In the months following the trial, another MSU employee with ties to Nassar was accused of sexual crimes.

That employee was Strampel, who as dean of the College of Osteopathic Medicine served as Nassar's supervisor. In March, Strampel was arrested on four charges, including criminal sexual conduct and willful neglect of duty. The sexual-misconduct charges respond to allegations that the former dean, who resigned in December 2017 citing "medical reasons," used his position of authority to proposition and sexually assault young women, including by groping female students. A court affidavit also contends that Strampel stored nude student selfies on his MSU computer. And according to The Detroit News's summary of a 2015 internal performance review of the dean that the newspaper obtained this past spring, evaluations from multiple female faculty and staff suggest he frequently made comments about women's appearances, sometimes asking them to wear low-cut shirts to meetings, or otherwise leered at their breasts.

The criminal charges against Strampel were the result of a larger probe by the state attorney general into actions by university officials that may have enabled Nassar's abuse. Strampel announced in July that he was formally retiring from MSU as part of a settlement with the university that included a payment of $175,000; he denied the criminal accusations when arraigned by video in March. Strampel is also named as a defendant in many of the civil suits filed Monday. The attorney representing the former dean in the criminal case did not respond to a request for comment.
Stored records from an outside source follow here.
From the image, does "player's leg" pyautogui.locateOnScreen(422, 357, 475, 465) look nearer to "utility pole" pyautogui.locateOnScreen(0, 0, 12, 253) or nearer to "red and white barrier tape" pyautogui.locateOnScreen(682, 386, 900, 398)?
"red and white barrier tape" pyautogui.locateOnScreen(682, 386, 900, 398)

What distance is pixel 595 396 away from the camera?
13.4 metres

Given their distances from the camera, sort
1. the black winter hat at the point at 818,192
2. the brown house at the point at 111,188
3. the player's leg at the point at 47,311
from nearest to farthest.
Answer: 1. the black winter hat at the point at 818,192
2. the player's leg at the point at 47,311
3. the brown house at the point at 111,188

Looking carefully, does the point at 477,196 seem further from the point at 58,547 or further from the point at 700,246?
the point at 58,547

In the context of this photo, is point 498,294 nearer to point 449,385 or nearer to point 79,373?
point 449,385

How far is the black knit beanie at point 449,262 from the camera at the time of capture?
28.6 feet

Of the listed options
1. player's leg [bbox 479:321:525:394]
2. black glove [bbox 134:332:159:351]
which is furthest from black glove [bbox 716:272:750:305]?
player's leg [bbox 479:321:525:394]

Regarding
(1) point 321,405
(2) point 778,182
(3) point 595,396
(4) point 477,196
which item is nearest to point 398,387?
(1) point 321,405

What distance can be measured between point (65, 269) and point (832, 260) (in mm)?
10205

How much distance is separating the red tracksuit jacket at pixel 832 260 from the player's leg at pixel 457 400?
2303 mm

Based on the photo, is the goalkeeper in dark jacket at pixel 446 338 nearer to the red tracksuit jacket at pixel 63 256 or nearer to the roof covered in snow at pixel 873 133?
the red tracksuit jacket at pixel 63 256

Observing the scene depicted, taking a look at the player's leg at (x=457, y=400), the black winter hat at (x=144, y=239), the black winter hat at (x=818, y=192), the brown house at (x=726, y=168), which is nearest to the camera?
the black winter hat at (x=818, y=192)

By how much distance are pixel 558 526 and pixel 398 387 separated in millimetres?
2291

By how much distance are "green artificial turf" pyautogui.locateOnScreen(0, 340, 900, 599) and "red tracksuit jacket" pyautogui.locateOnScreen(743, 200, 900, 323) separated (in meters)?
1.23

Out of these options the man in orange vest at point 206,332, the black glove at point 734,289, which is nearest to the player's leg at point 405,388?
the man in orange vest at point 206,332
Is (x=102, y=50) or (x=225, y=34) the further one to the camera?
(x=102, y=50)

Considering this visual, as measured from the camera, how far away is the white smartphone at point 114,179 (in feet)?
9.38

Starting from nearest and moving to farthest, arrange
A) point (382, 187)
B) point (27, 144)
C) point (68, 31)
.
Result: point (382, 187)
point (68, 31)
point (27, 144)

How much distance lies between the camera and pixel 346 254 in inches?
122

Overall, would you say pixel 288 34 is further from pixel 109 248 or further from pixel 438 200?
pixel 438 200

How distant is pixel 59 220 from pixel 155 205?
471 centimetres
A new lawsuit alleges that Nassar raped a student—and MSU covered it up—back in 1992.

Nassar has been accused of inappropriately touching more than 150 young women, but this latest lawsuit, filed on Monday, is the first accusation of rape. Nassar allegedly drugged Erika Davis before he raped her, and asked a cameraman to film the assault. Davis, a former MSU field-hockey player who was 17 years old when she first met Nassar, says she reported the rape to her coach, who then brought the allegation to other administrators. But Perles, who was then MSU's athletic director, "intervened" and covered it up, the lawsuit alleges. According to the court documents, "Michigan State University could have prevented hundreds of young girls and women from being sexually assaulted by Defendant Nassar had they only acted appropriately, decently and lawfully in 1992." At the time, Nassar was an osteopathic-medicine student at MSU working at the university's sports-medicine clinic, according to the lawsuit and a timeline published earlier this year jointly by the Lansing State Journal and the IndyStar. If these new allegations are true, Nassar's predatory sexual behavior began even before he graduated and was hired as a physician and assistant professor by the university.


The MSU campus remains bitterly divided by the Nassar case. As the board moves forward with selecting a new president, students, faculty, and staff worry that their feedback will once again be ignored. Whatever happens at MSU next, the university's handling of the fallout following the Nassar scandal—and of the internal investigations leading up to it—offers a blueprint for the mistakes higher-education institutions can avoid when responding to sexual assault on their campuses.